I'm currently working on a personal project for which I need to allow multiple Arduinos to communicate together.
The though point being that I need the communications to work both ways : from the Master to (one of) the slaves and from (one of) the slaves to the master.
I already studied few protocols that could fit my needs, but without any success :
- I2C : my first guess, but slave to master needs to be done by polling from the master ... not possible in my case : some of the slaves need immediate attention from the master
- SPI : both ways, but slave must be selected by a dedicated line
- UART : not enough serial ports on my Arduino Uno
- RS-485 : it seems that, although communication can be done both ways, it must be initiated by master that sends data, and then waits for an answer ; the use of RS-485 also implies buying additional hardware (transcievers)
I2C seemed an easy way to accomplish my goal : is this a good idea to handle slave to master with slave sending an interrupt to the master via dedicated lines ?
Are there some other options I didn't think of ?
Thanks in advance for your help :-)
UART and RS-485 are the same thing (sort of), RS-485 is not a protocol, it's just a physical layer you often use for UART comms.
How about CAN, that's multi-master, everyone just says what they want when they want and the hardware sorts the clashes out.
The Due has two CAN ports as well.
But how about some more details, speed and distance for example. Do they have to be AVR processors?
Thanks Graynomad for your reply. :)
I did not mention any speed and distance requirements, as these shouldn't be an issue : µCs will be very close (few centimeters) and few data will be exchanged, so few kb/s will be enough.
Regarding CAN, I also read about it (and just read more) : it seems perfect for my usage, but requires additional hardware : 1 CAN controller + 1 CAN transciever per node (but these seem to be quite affordable).
The Due could actually be the main controller of my project, however, it seems that although CAN is present, there is no (official, at least) Arduino API to use it.

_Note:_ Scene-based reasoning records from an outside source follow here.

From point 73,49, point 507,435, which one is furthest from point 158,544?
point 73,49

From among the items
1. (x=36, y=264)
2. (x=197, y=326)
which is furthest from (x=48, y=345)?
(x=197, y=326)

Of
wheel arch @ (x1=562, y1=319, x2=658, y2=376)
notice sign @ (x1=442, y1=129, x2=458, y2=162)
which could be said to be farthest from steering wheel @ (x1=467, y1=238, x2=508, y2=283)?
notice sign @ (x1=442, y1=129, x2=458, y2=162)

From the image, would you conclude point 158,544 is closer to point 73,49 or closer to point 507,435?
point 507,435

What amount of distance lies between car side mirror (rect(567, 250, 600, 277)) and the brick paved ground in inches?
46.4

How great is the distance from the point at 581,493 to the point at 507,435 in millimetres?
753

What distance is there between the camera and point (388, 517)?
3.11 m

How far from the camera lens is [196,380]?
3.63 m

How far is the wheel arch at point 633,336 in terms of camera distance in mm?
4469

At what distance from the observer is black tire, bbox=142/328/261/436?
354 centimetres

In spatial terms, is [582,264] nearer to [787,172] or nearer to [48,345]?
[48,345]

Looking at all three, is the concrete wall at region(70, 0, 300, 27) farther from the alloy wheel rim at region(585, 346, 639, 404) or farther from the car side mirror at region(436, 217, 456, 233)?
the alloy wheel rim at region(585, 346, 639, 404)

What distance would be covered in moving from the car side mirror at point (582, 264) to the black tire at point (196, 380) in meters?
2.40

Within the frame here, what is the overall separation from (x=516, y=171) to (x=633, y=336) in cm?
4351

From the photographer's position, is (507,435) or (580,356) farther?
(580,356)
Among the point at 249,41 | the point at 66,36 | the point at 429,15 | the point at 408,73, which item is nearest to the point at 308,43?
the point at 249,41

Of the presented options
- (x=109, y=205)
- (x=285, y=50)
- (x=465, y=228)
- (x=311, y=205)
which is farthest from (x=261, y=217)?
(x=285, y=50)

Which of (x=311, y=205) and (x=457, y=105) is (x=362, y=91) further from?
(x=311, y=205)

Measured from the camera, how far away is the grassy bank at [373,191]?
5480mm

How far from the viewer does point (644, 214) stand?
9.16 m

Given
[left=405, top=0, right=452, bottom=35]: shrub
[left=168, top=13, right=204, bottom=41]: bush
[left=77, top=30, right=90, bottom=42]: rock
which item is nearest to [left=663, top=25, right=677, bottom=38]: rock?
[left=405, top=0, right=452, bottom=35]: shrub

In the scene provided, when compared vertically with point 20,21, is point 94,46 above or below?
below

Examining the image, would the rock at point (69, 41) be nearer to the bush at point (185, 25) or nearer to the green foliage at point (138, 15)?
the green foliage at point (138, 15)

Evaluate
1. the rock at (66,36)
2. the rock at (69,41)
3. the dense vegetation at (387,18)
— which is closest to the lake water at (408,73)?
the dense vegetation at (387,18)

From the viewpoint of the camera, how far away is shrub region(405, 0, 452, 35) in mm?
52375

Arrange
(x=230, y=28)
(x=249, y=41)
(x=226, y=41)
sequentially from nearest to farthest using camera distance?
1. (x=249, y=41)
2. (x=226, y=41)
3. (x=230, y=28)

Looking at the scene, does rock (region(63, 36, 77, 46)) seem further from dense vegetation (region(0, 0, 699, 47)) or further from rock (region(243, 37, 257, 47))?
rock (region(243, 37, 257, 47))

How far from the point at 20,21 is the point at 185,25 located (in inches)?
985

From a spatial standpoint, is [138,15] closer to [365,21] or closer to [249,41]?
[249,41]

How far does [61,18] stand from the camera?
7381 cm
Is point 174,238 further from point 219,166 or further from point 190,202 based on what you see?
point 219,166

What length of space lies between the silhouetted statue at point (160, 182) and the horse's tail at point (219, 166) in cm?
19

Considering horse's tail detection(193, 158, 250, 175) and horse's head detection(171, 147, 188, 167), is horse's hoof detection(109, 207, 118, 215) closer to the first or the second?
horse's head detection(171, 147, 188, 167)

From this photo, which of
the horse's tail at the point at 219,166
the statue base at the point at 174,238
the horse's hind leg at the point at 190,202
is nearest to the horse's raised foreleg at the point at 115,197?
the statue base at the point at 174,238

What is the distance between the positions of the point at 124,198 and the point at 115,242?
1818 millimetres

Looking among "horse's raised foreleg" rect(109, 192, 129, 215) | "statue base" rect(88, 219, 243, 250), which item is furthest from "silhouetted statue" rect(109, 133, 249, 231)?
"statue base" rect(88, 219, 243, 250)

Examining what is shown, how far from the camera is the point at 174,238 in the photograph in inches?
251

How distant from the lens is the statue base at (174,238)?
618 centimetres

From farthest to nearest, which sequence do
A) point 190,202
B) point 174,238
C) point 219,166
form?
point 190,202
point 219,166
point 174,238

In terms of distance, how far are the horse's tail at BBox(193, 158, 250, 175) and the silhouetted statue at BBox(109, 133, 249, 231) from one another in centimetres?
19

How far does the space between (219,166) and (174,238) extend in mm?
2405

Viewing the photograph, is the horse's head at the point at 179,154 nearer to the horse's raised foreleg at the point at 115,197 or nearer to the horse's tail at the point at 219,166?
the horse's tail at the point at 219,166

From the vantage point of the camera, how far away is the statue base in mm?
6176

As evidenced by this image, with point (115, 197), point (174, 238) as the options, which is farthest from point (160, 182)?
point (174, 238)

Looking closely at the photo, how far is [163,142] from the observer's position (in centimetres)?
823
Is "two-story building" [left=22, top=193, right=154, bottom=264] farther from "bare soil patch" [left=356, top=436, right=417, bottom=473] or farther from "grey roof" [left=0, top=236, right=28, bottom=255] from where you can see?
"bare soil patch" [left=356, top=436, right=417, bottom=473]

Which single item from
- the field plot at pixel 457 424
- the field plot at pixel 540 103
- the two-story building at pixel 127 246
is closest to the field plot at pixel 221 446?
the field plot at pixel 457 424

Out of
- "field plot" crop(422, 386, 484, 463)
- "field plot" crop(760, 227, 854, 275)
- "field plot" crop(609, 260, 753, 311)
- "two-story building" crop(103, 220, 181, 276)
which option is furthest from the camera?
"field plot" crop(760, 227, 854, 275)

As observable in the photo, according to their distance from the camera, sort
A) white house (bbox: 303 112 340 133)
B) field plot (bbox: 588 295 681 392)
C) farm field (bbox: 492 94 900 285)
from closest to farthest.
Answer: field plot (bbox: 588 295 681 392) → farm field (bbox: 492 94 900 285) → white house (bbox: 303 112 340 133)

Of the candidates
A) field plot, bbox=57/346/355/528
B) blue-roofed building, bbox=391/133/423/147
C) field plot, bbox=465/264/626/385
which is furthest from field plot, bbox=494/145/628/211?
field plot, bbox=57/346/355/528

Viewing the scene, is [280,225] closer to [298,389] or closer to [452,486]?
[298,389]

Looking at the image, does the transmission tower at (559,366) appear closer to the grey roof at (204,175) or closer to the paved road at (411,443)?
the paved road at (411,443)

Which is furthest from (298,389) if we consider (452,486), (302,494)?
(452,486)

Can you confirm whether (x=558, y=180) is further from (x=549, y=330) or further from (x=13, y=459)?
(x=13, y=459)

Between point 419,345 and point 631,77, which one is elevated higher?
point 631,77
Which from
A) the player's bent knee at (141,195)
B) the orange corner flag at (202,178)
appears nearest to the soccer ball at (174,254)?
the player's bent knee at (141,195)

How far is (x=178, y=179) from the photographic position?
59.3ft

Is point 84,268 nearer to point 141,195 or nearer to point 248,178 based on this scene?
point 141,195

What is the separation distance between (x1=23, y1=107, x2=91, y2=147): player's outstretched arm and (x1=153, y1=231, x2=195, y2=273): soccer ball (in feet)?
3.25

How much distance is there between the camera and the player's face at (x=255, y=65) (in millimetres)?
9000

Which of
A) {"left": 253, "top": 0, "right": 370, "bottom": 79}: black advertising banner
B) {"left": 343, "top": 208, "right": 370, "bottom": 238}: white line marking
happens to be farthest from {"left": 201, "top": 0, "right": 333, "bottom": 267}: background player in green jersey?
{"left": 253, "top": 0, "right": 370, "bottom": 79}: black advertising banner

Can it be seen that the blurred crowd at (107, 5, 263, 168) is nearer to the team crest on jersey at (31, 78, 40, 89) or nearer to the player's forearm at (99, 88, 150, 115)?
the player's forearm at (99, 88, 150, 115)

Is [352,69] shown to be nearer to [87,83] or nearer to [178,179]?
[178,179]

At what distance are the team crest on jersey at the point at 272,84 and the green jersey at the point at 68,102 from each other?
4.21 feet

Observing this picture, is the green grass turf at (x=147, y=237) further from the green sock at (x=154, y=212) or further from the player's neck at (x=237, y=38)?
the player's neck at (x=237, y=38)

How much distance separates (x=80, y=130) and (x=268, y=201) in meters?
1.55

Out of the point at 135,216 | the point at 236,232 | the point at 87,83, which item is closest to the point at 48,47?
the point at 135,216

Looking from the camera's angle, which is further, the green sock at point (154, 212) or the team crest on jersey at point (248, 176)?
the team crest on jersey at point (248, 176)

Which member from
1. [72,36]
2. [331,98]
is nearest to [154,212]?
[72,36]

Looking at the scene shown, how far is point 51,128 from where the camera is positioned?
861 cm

I initially planned to go for AVR µC exclusively, but I'm still open to other options that would help me.
it seems that although CAN is present, there is no (official, at least) Arduino API to use it.
True, but there are a few people working on that and I even think it's sanctioned by the powers that be so it may wind up as official.
but I'm still open to other options that would help me.
I plan to use a Due for the "master" and the LPC11C24 for simple nodes, it has the controller and transceiver built in. Atmel have a CPU with the controller built in as well but no transceiver.
If your chips are just a few cm apart though I think I2C is probably the best option, I don't know it very well but it can do multi-master and that usually does NOT mean polling by a master because then it isn't multi-master :)
Thanks again for your help.
Multi-master I2C looks really interesting, I just gave it a try connecting 2 Arduinos together as masters : works great ...
but I2C Arduino's Wire library is blocking : in consequence, if a (master) receiver is not available, sender (also master) is blocked ...
Edit : actually it was a wiring problem (SDA & SCL lines weren't pulled up anymore as the second Arduino was disconnected)
After some more testing, multi-master I2C is definitely what I was looking for, thanks a lot Graynomad !
By the way, CAN looks also really nice, I may not use it this time but I'll eventually use it for another project :)
You could use the SoftwareSerial library for the Uno to create extra serial ports.
But I2C is the way to go, even if the library is blocking when something is wrong.
Do you know the two ways to do this ?
(1) The Master is always the Master. The Slave gets the attention of the Master by an interrupt. After that the Master requests data from the Slave. Works very well, but the Master waits for the I2C session to be ended with the Wire.requestfrom() function.
(2) Multi-Master. Normally the Master gets an interrupt from the Slave, it tells the Slave (with I2C or a digital pin) to send its data, and the Slave turns into a Master and transmits its data. This works even better, since the whole communication is handled in interrupt service routines.
In some rare situations, it is possible that the Slave turns itself into a Master at its own choice, if it knows that the 'real' Master is not occupying the bus.
Why is polling a problem ?
If you use a single Master I2C bus, the Master could poll 100 times a second.
Polling is (in my opinion) a problem for 2 main reasons :
- I don't want my master to be continuously polling slaves, it should be doing some more useful tasks
- My slaves will be doing time sensitve operations (i.e. reading almost continuous serial input), and shouldn't therefore be constantly interrupt-ed
Normally, hundreds of interrupts per second should be no problem.
In the "Wire" and "Serial" libraries, a lot is handled with interrupts and buffers. I know the "Wire" library has 3 buffers.
If you have incoming data of 115200 baud, that is 11kbyte per second.
I can get about 8kbyte per second between Master and Slave via I2C at its normal speed (100kHz).
But the I2C bus speed can be changed with the TWBR register.